POJ2002-Squares

Squares

Time Limit: 3500MS		Memory Limit: 65536K
Total Submissions: 15924		Accepted: 6026

Description
A square is a 4-sided polygon whose sides have equal length and adjacent sides form 90-degree angles. It is also a polygon such that rotating about its centre by 90 degrees gives the same polygon. It is not the only polygon
with the latter property, however, as a regular octagon also has this property. 

So we all know what a square looks like, but can we find all possible squares that can be formed from a set of stars in a night sky? To make the problem easier, we will assume that the night sky is a 2-dimensional plane, and each star is specified by its x
and y coordinates. 

Input
The input consists of a number of test cases. Each test case starts with the integer n (1 <= n <= 1000) indicating the number of points to follow. Each of the next n lines specify the x and y coordinates (two integers)
of each point. You may assume that the points are distinct and the magnitudes of the coordinates are less than 20000. The input is terminated when n = 0.
Output
For each test case, print on a line the number of squares one can form from the given stars.
Sample Input

4
1 0
0 1
1 1
0 0
9
0 0
1 0
2 0
0 2
1 2
2 2
0 1
1 1
2 1
4
-2 5
3 7
0 0
5 2
0

Sample Output

1
6
1

Source
Rocky Mountain 2004
//AC代码

/*
题意：在平面直角坐标系给出n个点，问你能组成多少个正方形
此题因为给出n是最大1000大小，所以不可能暴力（n^4）
所以我们可以退而求其次，因为是正方形如果我们知道其中两个点那么另外两个点我们自然可以求出
公式：
u.x=node[i].x+(node[i].y-node[j].y);
u.y=node[i].y-(node[i].x-node[j].x);
v.x=node[j].x+(node[i].y-node[j].y);
v.y=node[j].y-(node[i].x-node[j].x);
这样我们可以这两个点创建一个hash表来找另外两个点
*/
#include<iostream>
#include<queue>
#include<cstdio>
#include<algorithm>
#include<cstring>
#include<iomanip>
#include<map>
#include<cstdlib>
#include<cmath>
#include<vector>
#include<set>
#define LL long long
#define IT __int64
#define zero(x) fabs(x)<eps
#define mm(a,b) memset(a,b,sizeof(a))

::::

_Exercises to complete_
[1] Translate this sentence from the Squares problem page into Spanish: "For each test case, print on a line the number of squares one can form from the given stars."
[2] Answer these questions about the Squares problem page:
(a) What time limit does the page give?
(b) What value of n ends the input?
(c) What does the page list as the source of the problem?

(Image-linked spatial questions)

::::

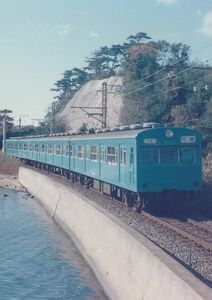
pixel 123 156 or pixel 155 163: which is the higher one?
pixel 123 156

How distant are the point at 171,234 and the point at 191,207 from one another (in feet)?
15.9

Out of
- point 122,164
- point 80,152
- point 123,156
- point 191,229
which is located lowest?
point 191,229

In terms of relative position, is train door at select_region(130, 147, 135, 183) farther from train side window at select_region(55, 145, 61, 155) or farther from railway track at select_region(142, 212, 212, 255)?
train side window at select_region(55, 145, 61, 155)

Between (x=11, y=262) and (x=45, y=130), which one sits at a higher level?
(x=45, y=130)

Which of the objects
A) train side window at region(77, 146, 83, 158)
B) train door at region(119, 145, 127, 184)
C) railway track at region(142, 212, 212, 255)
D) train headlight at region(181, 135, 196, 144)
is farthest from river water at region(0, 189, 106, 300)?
train headlight at region(181, 135, 196, 144)

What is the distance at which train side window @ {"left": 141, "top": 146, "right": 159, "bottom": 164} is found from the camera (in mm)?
18719

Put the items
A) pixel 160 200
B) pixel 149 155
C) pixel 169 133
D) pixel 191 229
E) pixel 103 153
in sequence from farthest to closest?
pixel 103 153, pixel 160 200, pixel 169 133, pixel 149 155, pixel 191 229

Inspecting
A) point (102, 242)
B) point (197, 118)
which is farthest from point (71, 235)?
point (197, 118)

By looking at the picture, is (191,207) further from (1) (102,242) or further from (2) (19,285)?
(2) (19,285)

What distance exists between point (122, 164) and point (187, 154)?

::::

_Responses for each task_
[1] Para cada caso de prueba, imprima en una línea el número de cuadrados que se pueden formar a partir de las estrellas dadas.

[2]
(a) 3500MS
(b) n = 0
(c) Rocky Mountain 2004